# Gaussian Surface Concept help please

1. Mar 20, 2015

### Gamezwn

• Warning: Homework Template Must Be Used
1. We have two positive point charges (+q) at a distance from each other
2. Goal is to Find electric field at point A halfway between the point charges
3.By logic and summation of fields we should get ZERO
4. But how would I use a gaussian surface (sphere i assume ) to prove at point A E=0 n/c
5. Personally, I'm attempting a spherical surface around one of the points with radius of :(half distance between charges)

#### Attached Files:

• ###### 20150320_223627.jpg
File size:
55.2 KB
Views:
61
Last edited by a moderator: Mar 20, 2015
2. Mar 20, 2015

### Avatrin

I think you are making it harder than it really is. There is a formula for the electric field created by a point charge. Use that together with symmetry arguments since an electric field is a vector field.

3. Mar 20, 2015

### Gamezwn

Yeah I know It is E= kQ/r^2 .....i just want to understand the effect of external charges on a gaussian surface...like in my book they said that external charges dont affect the gaussian surface because all the external field lines come in and come out...no idea what that means tbh

4. Mar 21, 2015

### Avatrin

Okay, I understand. The idea is that, for a gaussian surface, the same amount of field lines will be pointing into the surface as will be pointing out.

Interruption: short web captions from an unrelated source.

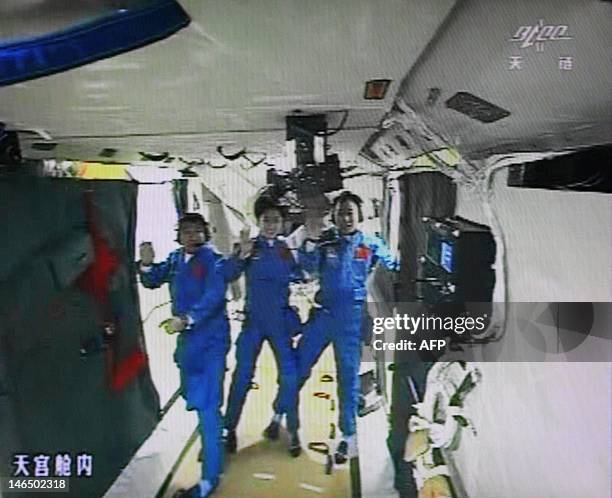 Photo of the giant screen at the Jiuquan space center shows three Chinese astronauts Liu Wang, Jing Haipeng and Liu Yang in the Tiangong-1 module on...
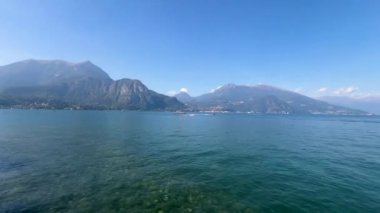 Peschiera sahilinden Garda Gölü, güneşli bir günde, uzaktaki teknelerle panorama. Yüksek kalite 4k görüntü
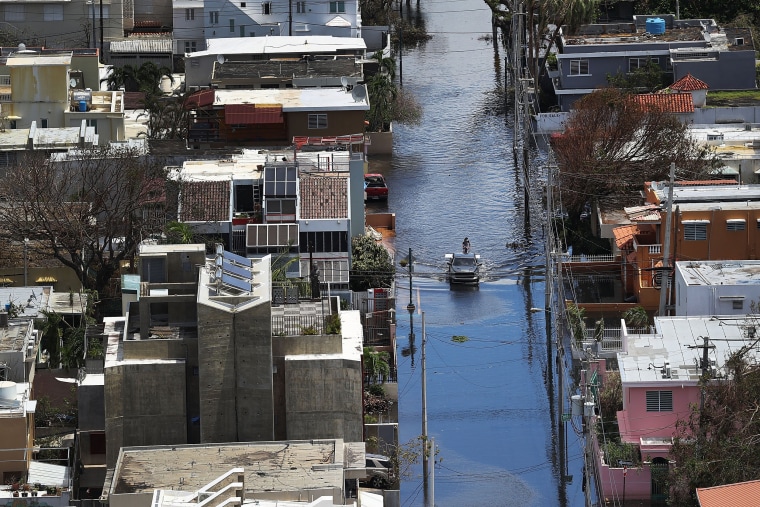 Image: A man stands on a car on a  flooded street in the aftermath of Hurricane Maria in San Juan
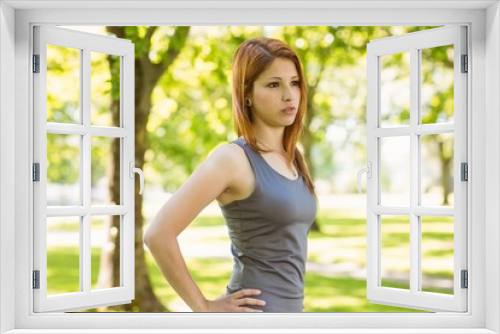 Pretty redhead resting in park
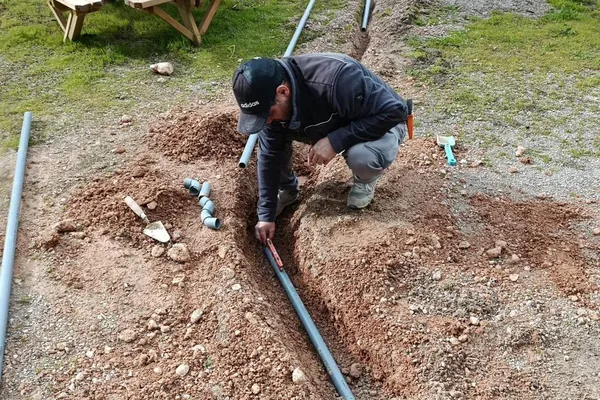 Fontanero de HRVS instalando canalización de agua en excavación exterior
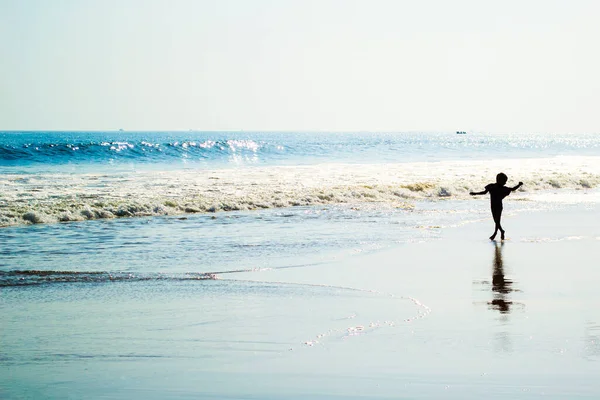 stock image Young boy dancing on the beach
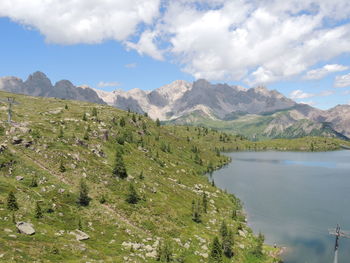 Scenic view of lake and mountains against sky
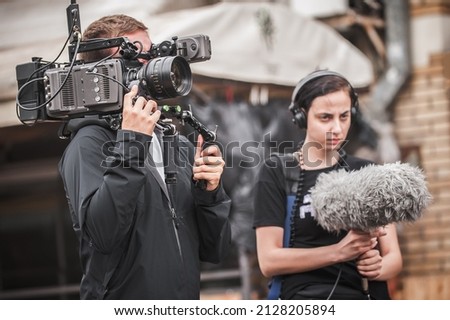 Behind the scenes. Cameraman shooting the film scene with camera on outdoor set. Photography director in movie filmmaking action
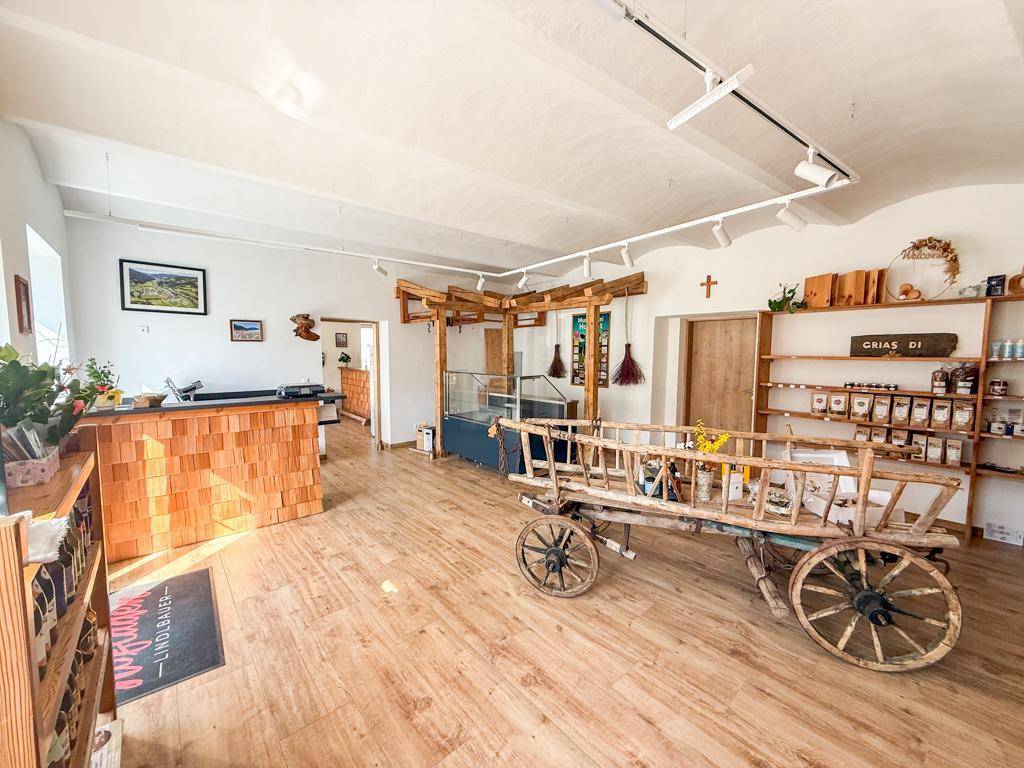 Einladender Verkaufsraum mit rustikalem Holzwagen, Regalen und Blick in angrenzende Bereiche.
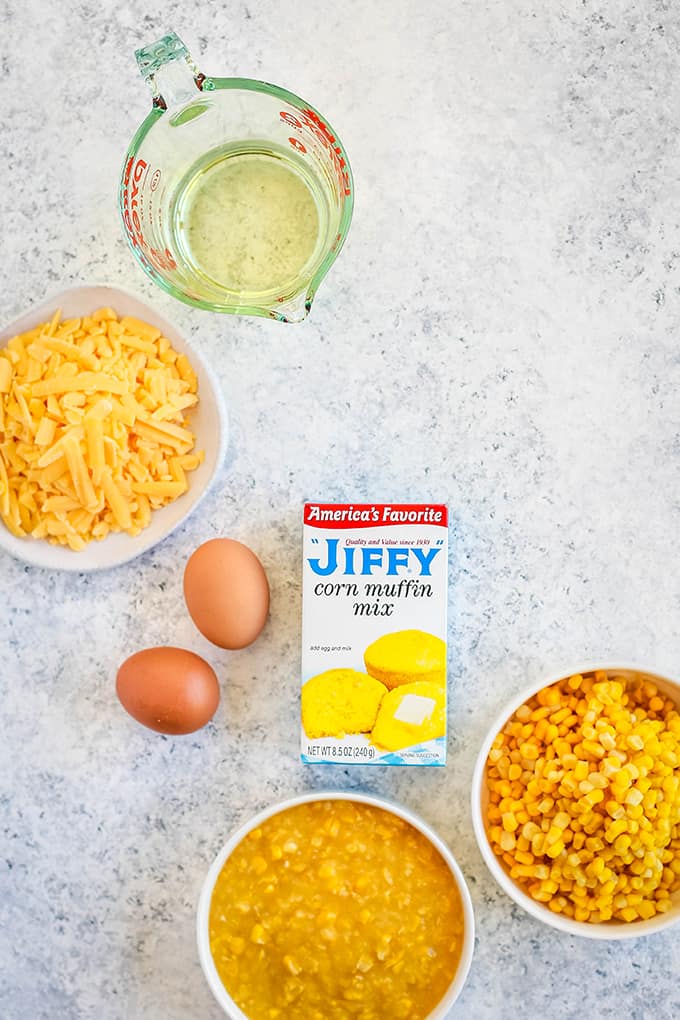 All of the ingredients needed to create Cheesy Corn Casserole sitting on a white speckled background.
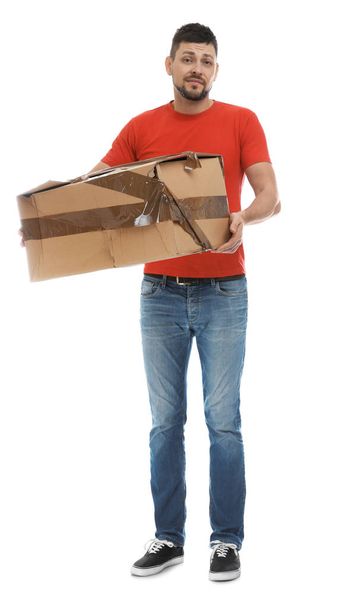 Emotional courier with damaged cardboard box on white background. Poor quality delivery service - Photo, Image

Lets take a very simple example; Think of a perfect sphere in an electric field that is constant everywhere. You are looking directly at the sphere, and let's say the field vectors are pointing towards your right. Using symmetry, it should be easy to see that the net electric flux through the sphere is zero (as much is "coming in" as is "leaving"). Gauss's law says that is true in general; If the electric field is generated by something outside the gaussian surface, the electric flux due to that thing through the surface will be zero.

So, the external charges do affect individual portions of the surface. However, they do not affect the flux through the entire surface. That will remain zero.